_EXERCISE TASK 1_.
Output every line of the /detect API reference entries below as a JSON list of strings, one string per line, omitting blank lines.

_DOCUMENT EXTRACT_.

(begin)

Unfortunately, you will have to register to this website in order to be able to download this file. Once downloaded, put this Adreno200-AU_LINUX_ANDROID_ICS_CHOCO_CS.04.00.03.06.001.zip
into your B2G
directory.
Build Firefox OS
If ./config.sh went fine, you can now build Firefox OS!
./build.sh
Here is the possible error you might see:
arm-linux-androideabi-g++: Internal error: Killed (program cc1plus)
You are most likely lacking of memory. 4GB is a safe minimum.
KeyedVector.h:193:31: error: indexOfKey was not declared in this scope, and no declarations were found by argument-dependent lookup at the point of instantiation [-fpermissive]
Your gcc version is too recent. Try using gcc 4.6.x version.
Flash the phone
If ./build.sh went fine, you can now flash your phone:
./flash.sh
Note that I have to unplug replug the device in order to make it work in the VM.
When running ./flash.sh, the unagi phone switch to a blue screen, then ./flash.sh script is stuck on < waiting device >
message. If I unplug and plug in back, it immediately starts flashing. Be carefull if you have to do the same, ensure that ./flash.sh doesn't start flashing when you unplug it!
If ./flash.sh failed by saying that the image is too large, It might mean that you have to root your phone first. Again, ask in #b2g for help.

(end)

_SUPPLIED MATERIAL_.
(begin)

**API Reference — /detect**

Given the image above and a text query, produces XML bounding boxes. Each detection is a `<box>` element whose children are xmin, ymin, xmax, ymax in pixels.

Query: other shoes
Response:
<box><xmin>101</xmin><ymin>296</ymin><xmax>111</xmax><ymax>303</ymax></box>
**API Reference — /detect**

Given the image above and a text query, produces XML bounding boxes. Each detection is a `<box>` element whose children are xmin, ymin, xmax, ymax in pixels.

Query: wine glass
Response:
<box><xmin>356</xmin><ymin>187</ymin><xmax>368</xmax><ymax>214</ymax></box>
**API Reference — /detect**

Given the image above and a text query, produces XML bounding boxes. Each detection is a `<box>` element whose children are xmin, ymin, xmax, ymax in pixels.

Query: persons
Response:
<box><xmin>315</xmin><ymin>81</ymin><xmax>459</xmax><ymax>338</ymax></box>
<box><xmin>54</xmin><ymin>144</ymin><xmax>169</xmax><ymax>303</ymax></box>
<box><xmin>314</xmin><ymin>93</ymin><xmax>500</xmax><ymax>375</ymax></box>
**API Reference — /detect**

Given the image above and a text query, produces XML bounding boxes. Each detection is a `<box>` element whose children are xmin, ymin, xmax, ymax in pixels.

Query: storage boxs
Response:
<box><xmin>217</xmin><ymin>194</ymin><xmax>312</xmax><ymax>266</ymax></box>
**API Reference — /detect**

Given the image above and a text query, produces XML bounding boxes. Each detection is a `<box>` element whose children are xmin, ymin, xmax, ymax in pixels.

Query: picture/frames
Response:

(end)

_EXERCISE TASK 2_.
Answer these questions from the Firefox OS build guide, one per line:
(a) How much memory does it call a safe minimum?
(b) Which gcc version does it suggest trying?
(c) What message does the ./flash.sh script get stuck on?

_TASK SOLUTION 1_.
[
  "**API Reference — /detect**",
  "Given the image above and a text query, produces XML bounding boxes. Each detection is a `<box>` element whose children are xmin, ymin, xmax, ymax in pixels.",
  "Query: other shoes",
  "Response:",
  "<box><xmin>101</xmin><ymin>296</ymin><xmax>111</xmax><ymax>303</ymax></box>",
  "**API Reference — /detect**",
  "Given the image above and a text query, produces XML bounding boxes. Each detection is a `<box>` element whose children are xmin, ymin, xmax, ymax in pixels.",
  "Query: wine glass",
  "Response:",
  "<box><xmin>356</xmin><ymin>187</ymin><xmax>368</xmax><ymax>214</ymax></box>",
  "**API Reference — /detect**",
  "Given the image above and a text query, produces XML bounding boxes. Each detection is a `<box>` element whose children are xmin, ymin, xmax, ymax in pixels.",
  "Query: persons",
  "Response:",
  "<box><xmin>315</xmin><ymin>81</ymin><xmax>459</xmax><ymax>338</ymax></box>",
  "<box><xmin>54</xmin><ymin>144</ymin><xmax>169</xmax><ymax>303</ymax></box>",
  "<box><xmin>314</xmin><ymin>93</ymin><xmax>500</xmax><ymax>375</ymax></box>",
  "**API Reference — /detect**",
  "Given the image above and a text query, produces XML bounding boxes. Each detection is a `<box>` element whose children are xmin, ymin, xmax, ymax in pixels.",
  "Query: storage boxs",
  "Response:",
  "<box><xmin>217</xmin><ymin>194</ymin><xmax>312</xmax><ymax>266</ymax></box>",
  "**API Reference — /detect**",
  "Given the image above and a text query, produces XML bounding boxes. Each detection is a `<box>` element whose children are xmin, ymin, xmax, ymax in pixels.",
  "Query: picture/frames",
  "Response:"
]

_TASK SOLUTION 2_.
(a) 4GB
(b) gcc 4.6.x
(c) < waiting device >